-- Provided records --
[Start of Attachment]

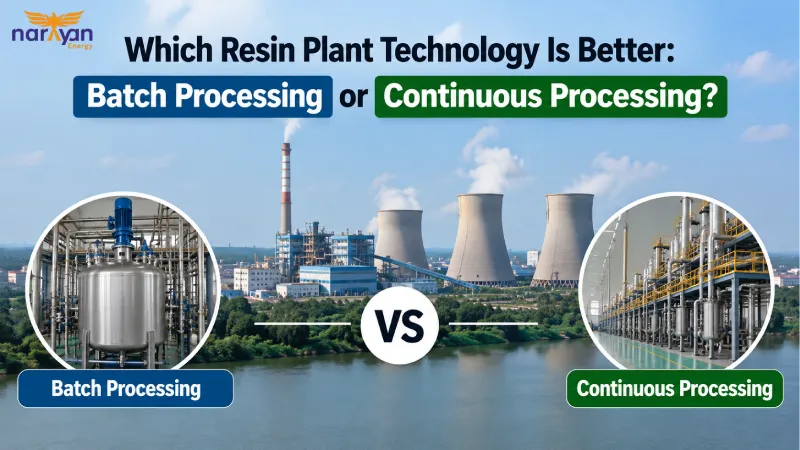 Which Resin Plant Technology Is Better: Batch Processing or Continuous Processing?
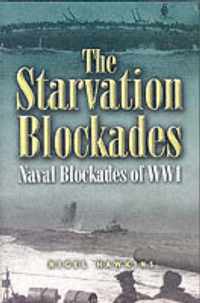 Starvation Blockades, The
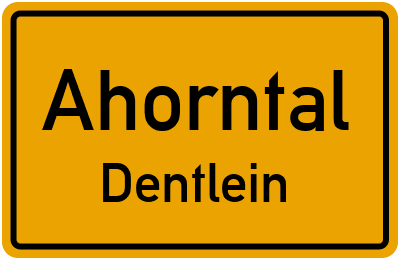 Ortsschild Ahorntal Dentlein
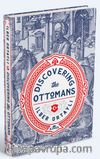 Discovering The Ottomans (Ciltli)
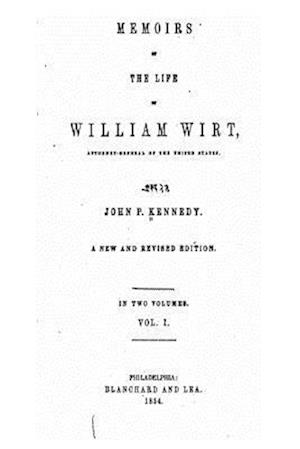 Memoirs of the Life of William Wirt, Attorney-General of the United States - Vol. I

[End of Attachment]
[Start of Attachment]

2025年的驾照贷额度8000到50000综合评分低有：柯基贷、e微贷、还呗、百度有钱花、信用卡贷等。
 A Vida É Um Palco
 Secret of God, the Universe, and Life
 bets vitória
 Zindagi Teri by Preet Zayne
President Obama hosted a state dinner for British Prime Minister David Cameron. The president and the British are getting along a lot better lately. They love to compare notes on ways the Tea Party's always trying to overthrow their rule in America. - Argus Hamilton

[End of Attachment]

-- Your instructions --
From the line containing "Which Resin Plant" through the line containing "Memoirs of the", copy every line above exactly, without pictures.

-- Answer section --
 Which Resin Plant Technology Is Better: Batch Processing or Continuous Processing?
 Starvation Blockades, The
 Ortsschild Ahorntal Dentlein
 Discovering The Ottomans (Ciltli)
 Memoirs of the Life of William Wirt, Attorney-General of the United States - Vol. I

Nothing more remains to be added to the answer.